With a client who still has two or three years of work left before retirement, the first thing Smith does is help make the most of the limited choices in the client's 401(k). Although Smith doesn't generate any income from the management of those funds, it's a quick way to earn the trust and confidence of new clients.
“I've found that it is not workable for me to charge a fee to manage a client who has a 401(k) plan that just doesn't have enough investment choices,” he explains. “As part of our retirement planning fee, we'll help them design a portfolio to allocate their 401(k) plan.”
Keeping it Personal
Smith knows his 121 clients thoroughly. “If you wake me up at 3 o'clock in the morning, I should be able to remember, right off the bat, what we were working on the last time we spoke,” he says. “If I can't do that, then I have too many clients.”
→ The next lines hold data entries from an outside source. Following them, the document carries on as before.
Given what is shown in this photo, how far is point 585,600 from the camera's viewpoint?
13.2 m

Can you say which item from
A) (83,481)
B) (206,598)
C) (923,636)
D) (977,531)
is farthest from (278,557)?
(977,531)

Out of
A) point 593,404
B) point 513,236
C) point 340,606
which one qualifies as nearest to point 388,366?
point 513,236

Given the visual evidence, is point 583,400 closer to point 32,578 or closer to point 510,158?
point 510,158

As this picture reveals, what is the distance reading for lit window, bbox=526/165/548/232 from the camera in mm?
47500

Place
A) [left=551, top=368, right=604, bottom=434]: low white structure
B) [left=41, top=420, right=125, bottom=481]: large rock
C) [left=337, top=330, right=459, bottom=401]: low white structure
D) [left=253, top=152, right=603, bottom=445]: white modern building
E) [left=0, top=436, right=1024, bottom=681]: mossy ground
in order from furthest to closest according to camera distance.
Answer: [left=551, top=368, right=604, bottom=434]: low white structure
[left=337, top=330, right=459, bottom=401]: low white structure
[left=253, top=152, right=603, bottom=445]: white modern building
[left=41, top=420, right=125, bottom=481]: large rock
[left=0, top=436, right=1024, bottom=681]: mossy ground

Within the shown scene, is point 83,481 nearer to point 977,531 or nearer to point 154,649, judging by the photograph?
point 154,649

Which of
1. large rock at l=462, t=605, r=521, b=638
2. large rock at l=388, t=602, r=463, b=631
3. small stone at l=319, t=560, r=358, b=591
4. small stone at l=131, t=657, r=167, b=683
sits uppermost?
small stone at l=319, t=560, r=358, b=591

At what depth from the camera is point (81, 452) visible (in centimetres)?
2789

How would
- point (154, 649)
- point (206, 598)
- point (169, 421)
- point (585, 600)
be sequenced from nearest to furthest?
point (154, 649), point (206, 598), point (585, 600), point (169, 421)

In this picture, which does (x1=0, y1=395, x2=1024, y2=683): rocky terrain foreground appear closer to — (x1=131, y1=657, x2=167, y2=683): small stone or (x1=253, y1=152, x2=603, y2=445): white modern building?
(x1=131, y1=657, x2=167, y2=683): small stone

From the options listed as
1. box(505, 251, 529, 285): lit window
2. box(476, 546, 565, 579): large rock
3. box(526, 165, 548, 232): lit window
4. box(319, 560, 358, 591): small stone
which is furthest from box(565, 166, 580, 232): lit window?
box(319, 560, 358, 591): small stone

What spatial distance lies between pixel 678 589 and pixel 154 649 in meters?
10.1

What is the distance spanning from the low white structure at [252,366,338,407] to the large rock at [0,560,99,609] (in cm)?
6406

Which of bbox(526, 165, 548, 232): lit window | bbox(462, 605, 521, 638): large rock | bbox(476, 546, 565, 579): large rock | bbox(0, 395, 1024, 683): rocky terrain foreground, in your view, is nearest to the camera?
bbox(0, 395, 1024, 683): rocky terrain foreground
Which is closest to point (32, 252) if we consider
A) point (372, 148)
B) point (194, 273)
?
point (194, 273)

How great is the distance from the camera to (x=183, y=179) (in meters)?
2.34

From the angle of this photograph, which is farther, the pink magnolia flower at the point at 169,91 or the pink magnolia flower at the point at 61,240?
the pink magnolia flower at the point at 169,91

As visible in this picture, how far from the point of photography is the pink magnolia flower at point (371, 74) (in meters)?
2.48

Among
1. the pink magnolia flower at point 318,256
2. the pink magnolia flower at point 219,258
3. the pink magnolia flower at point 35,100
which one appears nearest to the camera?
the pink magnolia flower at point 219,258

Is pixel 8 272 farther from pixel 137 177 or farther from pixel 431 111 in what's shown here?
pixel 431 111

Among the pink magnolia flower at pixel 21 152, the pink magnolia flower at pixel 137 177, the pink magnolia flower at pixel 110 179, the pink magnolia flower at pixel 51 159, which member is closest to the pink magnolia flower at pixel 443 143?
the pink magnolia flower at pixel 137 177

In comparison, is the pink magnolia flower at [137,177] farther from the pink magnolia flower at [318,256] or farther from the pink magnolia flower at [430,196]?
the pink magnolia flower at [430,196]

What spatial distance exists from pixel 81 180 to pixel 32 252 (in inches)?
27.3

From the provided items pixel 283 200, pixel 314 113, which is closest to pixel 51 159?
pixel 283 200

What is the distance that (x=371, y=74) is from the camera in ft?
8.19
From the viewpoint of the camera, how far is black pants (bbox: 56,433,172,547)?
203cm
Smith screens all his prospective clients and has set a minimum asset requirement of $500,000 for all new accounts. As a result, he is able to shower his clients with personal attention. The strategy is paying off handsomely, he says. Smith generates gross revenues in the neighborhood of $400,000 a year and has roughly $60 million in assets under management.
More importantly, he has discovered that there is nothing quite as fulfilling professionally as the satisfaction he receives from orchestrating a client's comfortable retirement.
For example, Smith remembers fondly a client making an announcement in the middle of her retirement party, thanking him for his guidance. And Smith recalls another afternoon when a client dropped into the office unannounced, holding a check from the sale of some rental property he owned. (Usually, nobody sees Smith or even talks to him on the telephone without an appointment.)
“He was going to sit and wait for me until I finished with another client, so he could figure out what to do with this escrow check, where the safest place to hold it would be,” Smith says. It's something a client would only do for his most trusted financial adviser — not his stockbroker, he says.
“I tell them to call me for anything,” he says. “We become their life's adviser.”